§ **Tasks for this exercise**:
1: Answer these questions about the issue thread:
(a) Which AWS service does PR #58 mainly use to create the database hierarchy?
(b) Which odbc driver had OssiLehtinen been using with the generic odbc interface?
(c) How many tables per database does the API call limitation allow?
2: In the entries, switch every "camera" to "viewer" from the line with "In this image, which" up to and including the line with "6.09 meters". Return only those lines, with everything else unchanged.

[Start of Supplied text]

DyfanJones / RAthena

Connect R to Athena using Boto3 SDK (DBI Interface)
https://dyfanjones.github.io/RAthena/
Other
35 stars 6 forks source link

Add Rstudio Viewer to display tables in RStudio's connection tab #57

Closed DyfanJones closed 4 years ago

DyfanJones commented 4 years ago

It would be good to get RAthena to display tables from Athena in Rstudio's connection tab: odbc:View.R

OssiLehtinen commented 4 years ago

This would be great too!

Again a side note:

I've been earlier using the generic odbc-interface (with the Simba odbc driver).

With that, if one clicks on the preview icon of a large table in RStudio, crazy things happen: namely, a query "select * from table" is executed in Athena and the resulting table is truncated only afterwards.

The thing is, Athena will always write a csv file of the query result to S3. Let's say, I do a preview of a large table (let's say to the tune of 100e9 rows). Now Athena will first try to rewrite all those rows to a temporary csv before Rstudio displays the first 1000 rows in the preview. Not very good...

Anyway, this can be avoided with the custom package, but wanted to share this specific hole I have found myself in :)

DyfanJones commented 4 years ago

PR #58 contains initial RStudio connection tab integration. It mainly utilises AWS Glue to create database hierarchy and return column types etc... (Note this will be limited by 1000 tables per database due to api call limitation). This is to try to prevent previously mentioned issue. Also a limit of 1000 has been added to every table previewed. However this is only done by 'LIMIT 1000'. If users have partitioned files this should be ok and will prevent AWS Athena reading entire tables.

[End of Supplied text]
[Start of Source data]

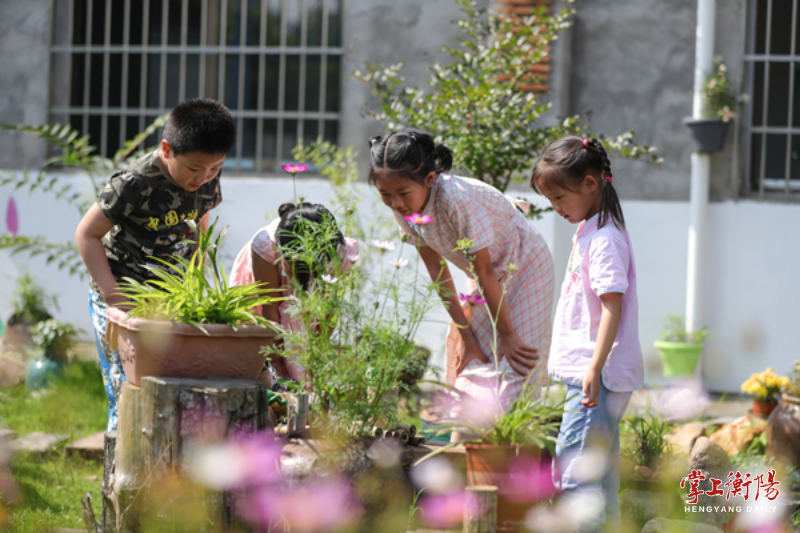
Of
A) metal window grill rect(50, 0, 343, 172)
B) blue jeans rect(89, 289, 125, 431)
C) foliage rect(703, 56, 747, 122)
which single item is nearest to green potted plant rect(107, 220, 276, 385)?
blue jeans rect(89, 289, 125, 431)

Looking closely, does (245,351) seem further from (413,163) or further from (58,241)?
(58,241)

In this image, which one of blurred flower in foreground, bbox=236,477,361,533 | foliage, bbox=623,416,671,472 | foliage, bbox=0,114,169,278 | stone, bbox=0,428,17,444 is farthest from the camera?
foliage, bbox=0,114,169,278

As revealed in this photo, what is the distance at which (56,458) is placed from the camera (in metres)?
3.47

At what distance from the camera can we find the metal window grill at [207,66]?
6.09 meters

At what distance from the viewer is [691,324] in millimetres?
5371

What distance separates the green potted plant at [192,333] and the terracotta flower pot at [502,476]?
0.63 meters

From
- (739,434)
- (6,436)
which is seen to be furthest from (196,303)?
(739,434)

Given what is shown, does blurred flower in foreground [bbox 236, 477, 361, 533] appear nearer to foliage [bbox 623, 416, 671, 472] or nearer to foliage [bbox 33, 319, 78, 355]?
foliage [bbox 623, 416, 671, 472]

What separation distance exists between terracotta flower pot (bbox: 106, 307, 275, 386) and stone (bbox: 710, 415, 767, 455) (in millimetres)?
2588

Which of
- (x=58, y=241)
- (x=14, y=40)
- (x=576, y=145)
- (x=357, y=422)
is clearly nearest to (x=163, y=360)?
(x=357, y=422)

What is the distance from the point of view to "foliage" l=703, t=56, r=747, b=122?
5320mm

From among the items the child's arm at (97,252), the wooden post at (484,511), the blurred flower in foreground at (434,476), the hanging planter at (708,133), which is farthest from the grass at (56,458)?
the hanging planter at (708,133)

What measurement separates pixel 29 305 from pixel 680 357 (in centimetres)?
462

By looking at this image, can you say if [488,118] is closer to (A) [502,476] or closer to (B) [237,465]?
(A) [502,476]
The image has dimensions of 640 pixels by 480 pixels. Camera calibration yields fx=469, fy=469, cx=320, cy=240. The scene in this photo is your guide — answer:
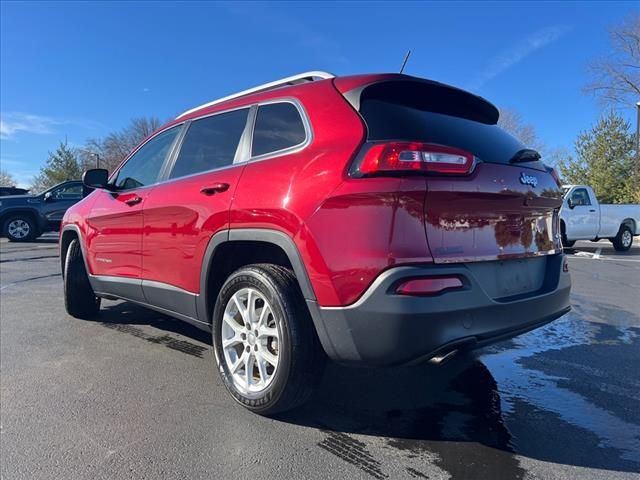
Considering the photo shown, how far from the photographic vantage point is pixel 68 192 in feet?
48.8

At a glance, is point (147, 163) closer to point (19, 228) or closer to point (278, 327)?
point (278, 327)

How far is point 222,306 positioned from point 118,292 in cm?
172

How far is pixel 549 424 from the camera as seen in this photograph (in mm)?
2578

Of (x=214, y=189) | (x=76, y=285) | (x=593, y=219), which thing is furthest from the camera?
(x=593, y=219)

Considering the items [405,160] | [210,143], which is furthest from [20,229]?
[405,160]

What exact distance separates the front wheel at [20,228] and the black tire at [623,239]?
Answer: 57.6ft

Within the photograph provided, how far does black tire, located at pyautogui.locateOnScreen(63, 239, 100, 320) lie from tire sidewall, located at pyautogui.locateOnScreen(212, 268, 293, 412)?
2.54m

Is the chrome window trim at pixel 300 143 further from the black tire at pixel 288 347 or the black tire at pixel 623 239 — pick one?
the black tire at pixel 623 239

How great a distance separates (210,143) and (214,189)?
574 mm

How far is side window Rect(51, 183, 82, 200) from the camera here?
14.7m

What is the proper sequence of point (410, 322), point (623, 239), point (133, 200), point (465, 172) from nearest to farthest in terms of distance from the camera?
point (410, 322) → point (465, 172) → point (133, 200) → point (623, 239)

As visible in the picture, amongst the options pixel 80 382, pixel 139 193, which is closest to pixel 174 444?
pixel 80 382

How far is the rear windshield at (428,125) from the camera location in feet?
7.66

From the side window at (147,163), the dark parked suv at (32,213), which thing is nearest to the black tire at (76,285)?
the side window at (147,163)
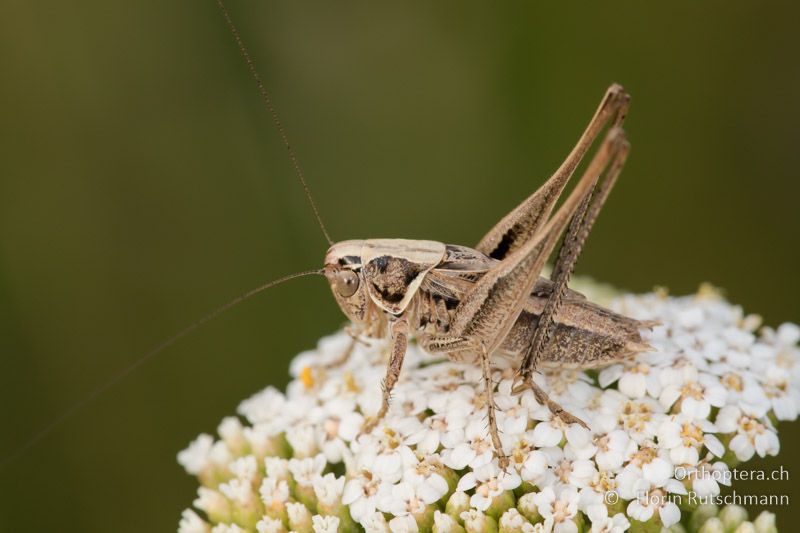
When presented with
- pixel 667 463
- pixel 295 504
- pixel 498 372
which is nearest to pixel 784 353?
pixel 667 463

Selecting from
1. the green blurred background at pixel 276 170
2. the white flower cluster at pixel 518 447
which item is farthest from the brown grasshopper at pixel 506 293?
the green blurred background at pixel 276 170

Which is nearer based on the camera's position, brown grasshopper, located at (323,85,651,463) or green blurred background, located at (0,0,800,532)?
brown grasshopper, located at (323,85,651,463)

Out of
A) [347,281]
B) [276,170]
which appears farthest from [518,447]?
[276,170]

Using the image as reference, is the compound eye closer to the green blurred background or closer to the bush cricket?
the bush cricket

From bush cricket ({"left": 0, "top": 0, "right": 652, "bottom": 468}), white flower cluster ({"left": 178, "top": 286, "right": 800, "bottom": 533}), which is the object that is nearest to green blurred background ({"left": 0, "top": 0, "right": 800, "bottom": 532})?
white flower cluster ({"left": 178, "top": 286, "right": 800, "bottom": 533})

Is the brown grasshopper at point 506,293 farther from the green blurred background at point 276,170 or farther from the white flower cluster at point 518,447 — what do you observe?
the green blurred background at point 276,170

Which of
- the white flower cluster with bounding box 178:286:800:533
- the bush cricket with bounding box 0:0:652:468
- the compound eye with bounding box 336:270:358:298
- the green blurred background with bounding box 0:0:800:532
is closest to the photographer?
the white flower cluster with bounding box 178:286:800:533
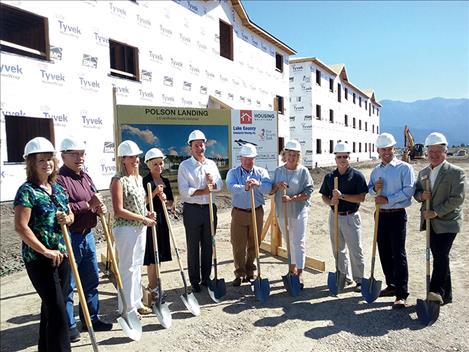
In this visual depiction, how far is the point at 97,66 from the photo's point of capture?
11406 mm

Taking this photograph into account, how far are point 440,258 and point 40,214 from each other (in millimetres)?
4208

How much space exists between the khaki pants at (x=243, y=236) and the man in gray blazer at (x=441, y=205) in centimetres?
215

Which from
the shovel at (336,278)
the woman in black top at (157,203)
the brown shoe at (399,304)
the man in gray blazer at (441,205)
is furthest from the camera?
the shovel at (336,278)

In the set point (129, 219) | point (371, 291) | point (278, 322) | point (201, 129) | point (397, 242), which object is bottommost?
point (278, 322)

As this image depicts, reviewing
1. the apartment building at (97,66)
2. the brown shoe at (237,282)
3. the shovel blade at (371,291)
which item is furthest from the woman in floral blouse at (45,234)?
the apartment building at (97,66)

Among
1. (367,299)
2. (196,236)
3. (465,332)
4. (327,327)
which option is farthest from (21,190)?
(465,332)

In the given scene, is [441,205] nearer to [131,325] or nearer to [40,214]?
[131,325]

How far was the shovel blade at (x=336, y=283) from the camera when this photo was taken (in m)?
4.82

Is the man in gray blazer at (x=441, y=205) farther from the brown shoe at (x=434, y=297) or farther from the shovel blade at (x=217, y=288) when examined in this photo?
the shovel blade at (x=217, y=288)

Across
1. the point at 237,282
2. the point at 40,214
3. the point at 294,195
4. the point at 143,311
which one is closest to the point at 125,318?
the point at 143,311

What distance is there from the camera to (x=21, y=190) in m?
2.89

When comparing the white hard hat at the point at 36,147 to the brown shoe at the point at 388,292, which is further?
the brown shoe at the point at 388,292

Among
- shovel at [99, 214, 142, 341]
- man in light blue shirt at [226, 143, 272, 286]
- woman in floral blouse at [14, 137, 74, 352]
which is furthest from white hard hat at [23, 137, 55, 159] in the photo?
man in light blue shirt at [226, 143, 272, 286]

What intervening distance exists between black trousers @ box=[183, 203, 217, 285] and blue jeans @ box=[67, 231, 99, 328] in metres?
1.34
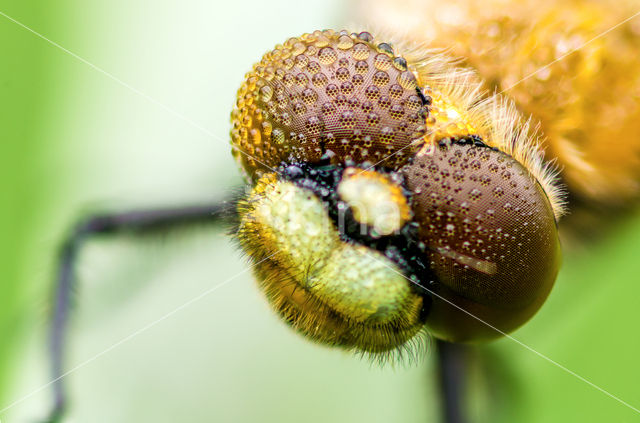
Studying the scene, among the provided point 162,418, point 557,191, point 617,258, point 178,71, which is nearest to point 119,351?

[End of Source data]

§ **Responses by task**:
1:
(a) AWS Glue
(b) The Simba odbc driver
(c) 1000 tables per database

2:
In this image, which one of blurred flower in foreground, bbox=236,477,361,533 | foliage, bbox=623,416,671,472 | foliage, bbox=0,114,169,278 | stone, bbox=0,428,17,444 is farthest from the viewer?
foliage, bbox=0,114,169,278

As revealed in this photo, what is the distance at which (56,458) is placed from the viewer (in metres)?
3.47

At what distance from the viewer can we find the metal window grill at [207,66]?
6.09 meters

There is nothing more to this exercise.